### WHAT YOU ARE ASKED TO DO:
Copy the lines of the material below word for word, beginning at the line that contains "From the listed items" and stopping after the line that contains "156 centimetres".

### Records excerpted from a collection:
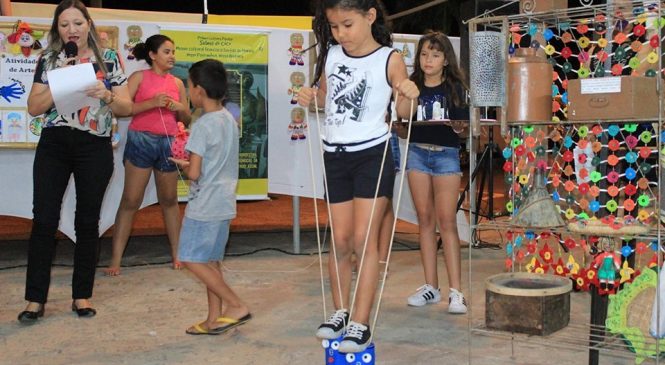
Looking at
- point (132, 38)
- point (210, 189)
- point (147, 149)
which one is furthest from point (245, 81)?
point (210, 189)

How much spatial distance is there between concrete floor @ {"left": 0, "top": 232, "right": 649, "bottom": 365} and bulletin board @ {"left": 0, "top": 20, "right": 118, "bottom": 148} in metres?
0.95

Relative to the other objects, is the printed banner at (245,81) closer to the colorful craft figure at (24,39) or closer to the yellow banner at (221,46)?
the yellow banner at (221,46)

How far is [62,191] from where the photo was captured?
177 inches

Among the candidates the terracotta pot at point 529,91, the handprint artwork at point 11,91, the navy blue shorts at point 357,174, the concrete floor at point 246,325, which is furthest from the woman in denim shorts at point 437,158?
the handprint artwork at point 11,91

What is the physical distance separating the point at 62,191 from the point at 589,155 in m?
2.70

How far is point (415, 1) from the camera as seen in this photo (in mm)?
20250

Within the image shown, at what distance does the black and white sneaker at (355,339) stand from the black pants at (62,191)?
183cm

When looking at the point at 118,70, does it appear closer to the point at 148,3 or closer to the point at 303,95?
the point at 303,95

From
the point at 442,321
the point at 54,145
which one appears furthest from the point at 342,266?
the point at 54,145

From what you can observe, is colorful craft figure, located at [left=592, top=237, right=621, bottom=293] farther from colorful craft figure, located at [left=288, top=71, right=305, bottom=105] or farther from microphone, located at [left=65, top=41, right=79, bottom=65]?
colorful craft figure, located at [left=288, top=71, right=305, bottom=105]

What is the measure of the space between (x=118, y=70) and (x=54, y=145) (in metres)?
0.56

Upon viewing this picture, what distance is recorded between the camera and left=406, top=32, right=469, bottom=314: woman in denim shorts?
479 centimetres

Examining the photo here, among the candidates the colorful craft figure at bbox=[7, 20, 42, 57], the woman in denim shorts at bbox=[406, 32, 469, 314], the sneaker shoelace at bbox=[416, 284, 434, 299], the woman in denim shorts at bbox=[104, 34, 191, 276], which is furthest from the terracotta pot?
the colorful craft figure at bbox=[7, 20, 42, 57]

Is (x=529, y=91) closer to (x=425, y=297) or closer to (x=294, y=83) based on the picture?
(x=425, y=297)
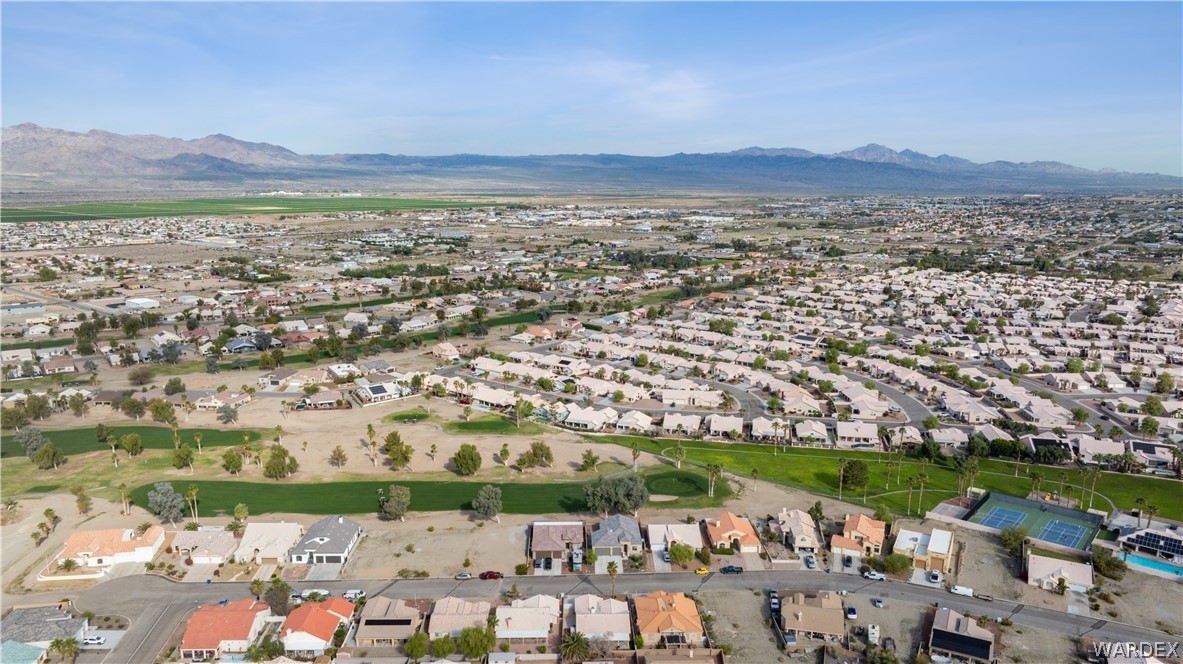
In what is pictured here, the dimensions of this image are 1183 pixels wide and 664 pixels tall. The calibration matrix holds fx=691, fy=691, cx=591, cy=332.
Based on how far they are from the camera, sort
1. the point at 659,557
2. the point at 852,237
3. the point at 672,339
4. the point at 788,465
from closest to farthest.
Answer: the point at 659,557, the point at 788,465, the point at 672,339, the point at 852,237

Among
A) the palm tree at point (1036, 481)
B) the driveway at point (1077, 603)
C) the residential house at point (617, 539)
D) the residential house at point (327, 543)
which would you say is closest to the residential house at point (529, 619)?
the residential house at point (617, 539)

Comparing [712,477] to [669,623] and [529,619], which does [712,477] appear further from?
[529,619]

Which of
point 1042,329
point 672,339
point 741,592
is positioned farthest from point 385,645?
point 1042,329

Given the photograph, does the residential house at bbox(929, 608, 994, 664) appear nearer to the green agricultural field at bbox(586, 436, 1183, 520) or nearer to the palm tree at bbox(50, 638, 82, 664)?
the green agricultural field at bbox(586, 436, 1183, 520)

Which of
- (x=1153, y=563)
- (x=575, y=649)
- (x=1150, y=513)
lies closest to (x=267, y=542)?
(x=575, y=649)

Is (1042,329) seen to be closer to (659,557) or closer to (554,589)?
(659,557)

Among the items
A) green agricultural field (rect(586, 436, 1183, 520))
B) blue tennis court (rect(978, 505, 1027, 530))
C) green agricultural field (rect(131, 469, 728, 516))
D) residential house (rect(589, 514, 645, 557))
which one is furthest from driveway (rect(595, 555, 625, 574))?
blue tennis court (rect(978, 505, 1027, 530))
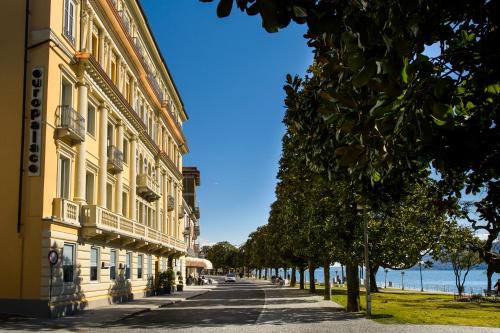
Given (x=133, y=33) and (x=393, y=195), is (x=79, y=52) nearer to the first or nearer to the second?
(x=133, y=33)

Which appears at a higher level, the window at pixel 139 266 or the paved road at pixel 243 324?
the window at pixel 139 266

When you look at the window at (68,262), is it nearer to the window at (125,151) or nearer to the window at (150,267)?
the window at (125,151)

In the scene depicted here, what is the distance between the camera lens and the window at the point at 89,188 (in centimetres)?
2836

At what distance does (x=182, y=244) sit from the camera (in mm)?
58750

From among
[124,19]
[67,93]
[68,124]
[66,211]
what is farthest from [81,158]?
[124,19]

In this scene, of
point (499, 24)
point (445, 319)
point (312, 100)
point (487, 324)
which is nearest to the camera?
point (499, 24)

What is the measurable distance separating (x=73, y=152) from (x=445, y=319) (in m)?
16.9

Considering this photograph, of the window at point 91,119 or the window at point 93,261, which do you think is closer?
the window at point 93,261

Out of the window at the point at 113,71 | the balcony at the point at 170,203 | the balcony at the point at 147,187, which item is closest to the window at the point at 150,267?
the balcony at the point at 147,187

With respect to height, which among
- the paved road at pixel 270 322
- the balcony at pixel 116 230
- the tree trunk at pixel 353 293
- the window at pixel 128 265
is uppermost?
the balcony at pixel 116 230

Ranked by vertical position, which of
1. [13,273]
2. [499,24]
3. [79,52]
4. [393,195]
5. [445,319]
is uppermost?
[79,52]

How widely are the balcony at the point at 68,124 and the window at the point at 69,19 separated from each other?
334 cm

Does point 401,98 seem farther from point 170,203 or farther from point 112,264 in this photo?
point 170,203

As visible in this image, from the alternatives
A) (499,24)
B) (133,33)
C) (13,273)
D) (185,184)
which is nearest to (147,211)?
(133,33)
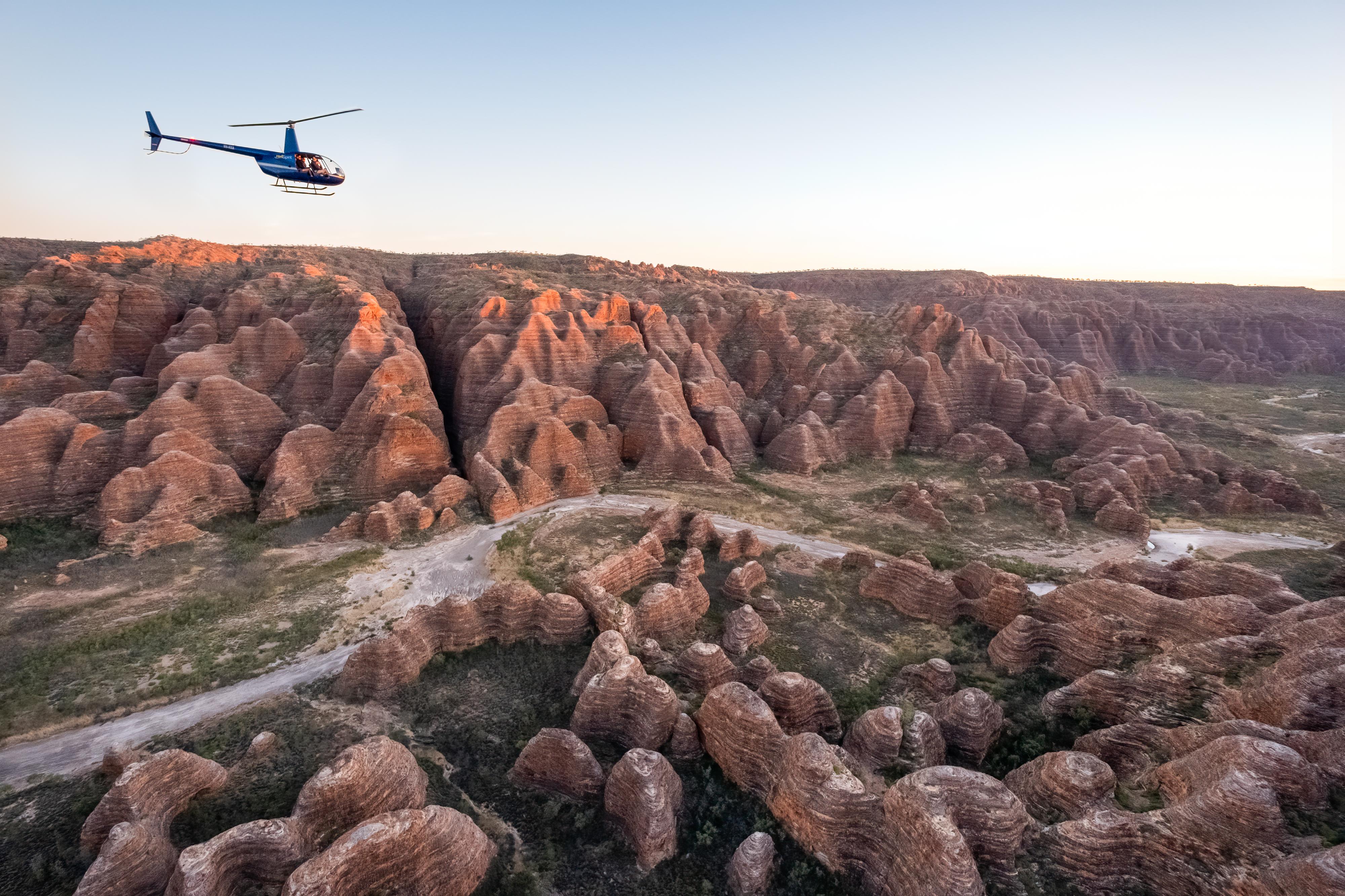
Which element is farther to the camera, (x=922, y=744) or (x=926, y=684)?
(x=926, y=684)

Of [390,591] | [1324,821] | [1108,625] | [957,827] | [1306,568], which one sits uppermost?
[1324,821]

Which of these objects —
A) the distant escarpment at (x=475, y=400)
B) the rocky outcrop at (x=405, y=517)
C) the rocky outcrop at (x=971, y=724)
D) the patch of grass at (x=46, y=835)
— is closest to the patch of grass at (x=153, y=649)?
the patch of grass at (x=46, y=835)

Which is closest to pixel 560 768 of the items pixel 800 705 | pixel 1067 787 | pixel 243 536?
pixel 800 705

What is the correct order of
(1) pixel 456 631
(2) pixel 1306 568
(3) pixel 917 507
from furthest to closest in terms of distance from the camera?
1. (3) pixel 917 507
2. (2) pixel 1306 568
3. (1) pixel 456 631

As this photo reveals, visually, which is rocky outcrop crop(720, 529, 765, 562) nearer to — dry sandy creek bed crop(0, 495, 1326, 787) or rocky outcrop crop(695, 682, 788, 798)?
dry sandy creek bed crop(0, 495, 1326, 787)

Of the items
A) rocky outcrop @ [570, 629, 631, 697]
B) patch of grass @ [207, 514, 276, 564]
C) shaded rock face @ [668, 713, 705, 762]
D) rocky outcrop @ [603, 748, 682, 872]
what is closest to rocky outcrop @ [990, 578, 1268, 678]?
shaded rock face @ [668, 713, 705, 762]

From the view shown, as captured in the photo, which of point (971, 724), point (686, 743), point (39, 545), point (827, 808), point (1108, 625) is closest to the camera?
point (827, 808)

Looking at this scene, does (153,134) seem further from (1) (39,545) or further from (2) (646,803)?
(2) (646,803)
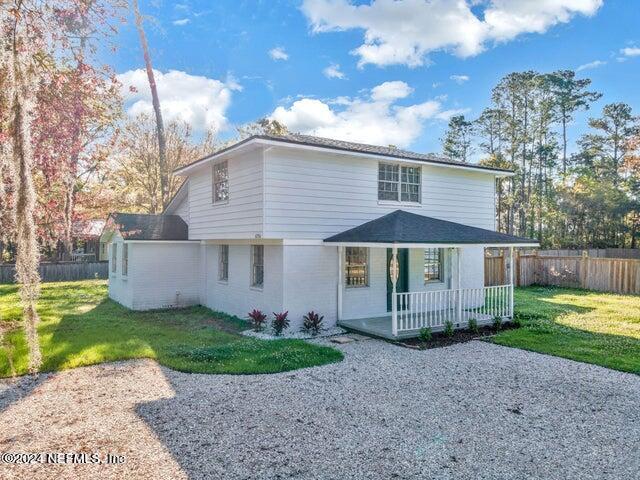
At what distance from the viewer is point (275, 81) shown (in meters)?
22.9

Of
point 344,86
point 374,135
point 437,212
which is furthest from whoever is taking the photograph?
point 374,135

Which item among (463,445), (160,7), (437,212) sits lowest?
(463,445)

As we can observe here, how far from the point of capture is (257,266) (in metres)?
12.0

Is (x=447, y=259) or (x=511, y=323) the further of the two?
→ (x=447, y=259)

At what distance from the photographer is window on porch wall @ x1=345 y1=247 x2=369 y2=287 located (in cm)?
1159

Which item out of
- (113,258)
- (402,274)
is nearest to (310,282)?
(402,274)

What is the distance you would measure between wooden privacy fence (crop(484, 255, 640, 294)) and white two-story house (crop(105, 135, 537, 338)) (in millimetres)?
5986

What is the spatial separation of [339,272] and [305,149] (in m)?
3.34

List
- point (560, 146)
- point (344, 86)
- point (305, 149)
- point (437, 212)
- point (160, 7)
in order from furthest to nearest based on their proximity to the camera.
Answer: point (560, 146) < point (344, 86) < point (437, 212) < point (305, 149) < point (160, 7)

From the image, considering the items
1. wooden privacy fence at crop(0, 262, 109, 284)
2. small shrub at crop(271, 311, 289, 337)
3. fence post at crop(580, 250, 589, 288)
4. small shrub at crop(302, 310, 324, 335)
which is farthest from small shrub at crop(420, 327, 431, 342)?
wooden privacy fence at crop(0, 262, 109, 284)

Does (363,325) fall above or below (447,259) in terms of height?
below

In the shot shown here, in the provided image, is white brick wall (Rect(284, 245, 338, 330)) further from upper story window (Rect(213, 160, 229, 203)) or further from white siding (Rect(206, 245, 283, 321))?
upper story window (Rect(213, 160, 229, 203))

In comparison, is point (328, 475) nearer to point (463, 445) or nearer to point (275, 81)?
point (463, 445)

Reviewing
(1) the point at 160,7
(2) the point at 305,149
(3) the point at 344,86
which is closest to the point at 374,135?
(3) the point at 344,86
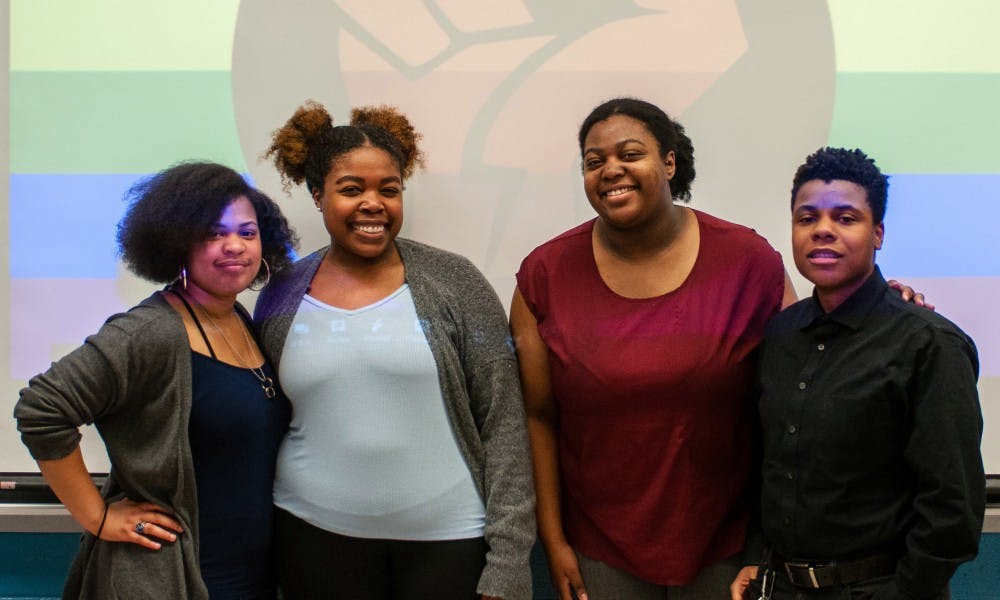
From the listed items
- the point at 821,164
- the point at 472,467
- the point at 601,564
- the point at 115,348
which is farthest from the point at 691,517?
the point at 115,348

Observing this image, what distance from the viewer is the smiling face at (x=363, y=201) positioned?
156 centimetres

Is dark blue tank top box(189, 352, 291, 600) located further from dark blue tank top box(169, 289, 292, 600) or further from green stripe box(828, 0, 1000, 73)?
green stripe box(828, 0, 1000, 73)

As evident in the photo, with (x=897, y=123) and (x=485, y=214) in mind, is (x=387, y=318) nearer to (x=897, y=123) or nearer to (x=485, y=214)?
(x=485, y=214)

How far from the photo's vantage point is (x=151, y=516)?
142cm

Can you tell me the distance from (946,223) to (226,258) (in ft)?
5.45

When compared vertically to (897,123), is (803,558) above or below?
below

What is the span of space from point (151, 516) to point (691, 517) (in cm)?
100

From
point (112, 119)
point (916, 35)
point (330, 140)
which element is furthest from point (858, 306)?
point (112, 119)

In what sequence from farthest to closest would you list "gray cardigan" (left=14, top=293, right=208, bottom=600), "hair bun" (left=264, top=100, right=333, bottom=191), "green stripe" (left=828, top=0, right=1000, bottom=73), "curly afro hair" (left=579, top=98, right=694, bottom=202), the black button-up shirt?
"green stripe" (left=828, top=0, right=1000, bottom=73) → "hair bun" (left=264, top=100, right=333, bottom=191) → "curly afro hair" (left=579, top=98, right=694, bottom=202) → "gray cardigan" (left=14, top=293, right=208, bottom=600) → the black button-up shirt

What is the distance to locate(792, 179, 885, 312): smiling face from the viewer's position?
136cm

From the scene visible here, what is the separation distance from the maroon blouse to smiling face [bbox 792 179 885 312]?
0.16 metres

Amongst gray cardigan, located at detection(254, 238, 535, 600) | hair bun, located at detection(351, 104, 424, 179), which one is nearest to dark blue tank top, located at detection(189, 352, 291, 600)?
gray cardigan, located at detection(254, 238, 535, 600)

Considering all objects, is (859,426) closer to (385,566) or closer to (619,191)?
(619,191)

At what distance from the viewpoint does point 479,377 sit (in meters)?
1.57
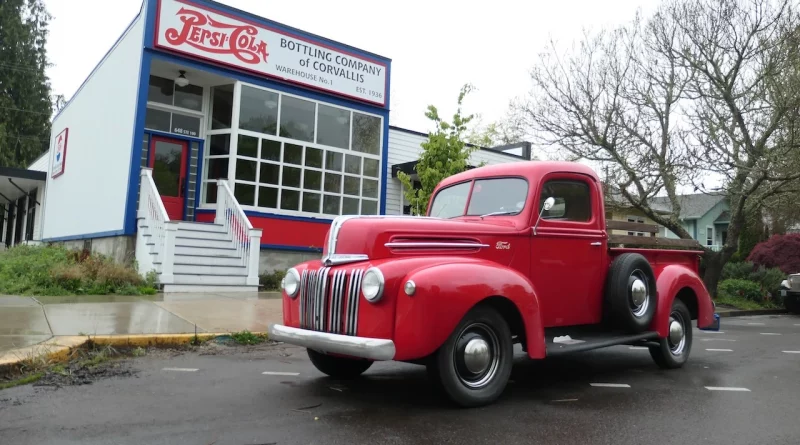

### TASK ANSWER:
From the listed items
- the point at 821,164
- the point at 472,467
- the point at 601,564
- the point at 115,348
which is farthest from the point at 691,517?
the point at 115,348

Observing this image, what distance from the viewer is the smiling face at (x=363, y=201) positioned?
156 centimetres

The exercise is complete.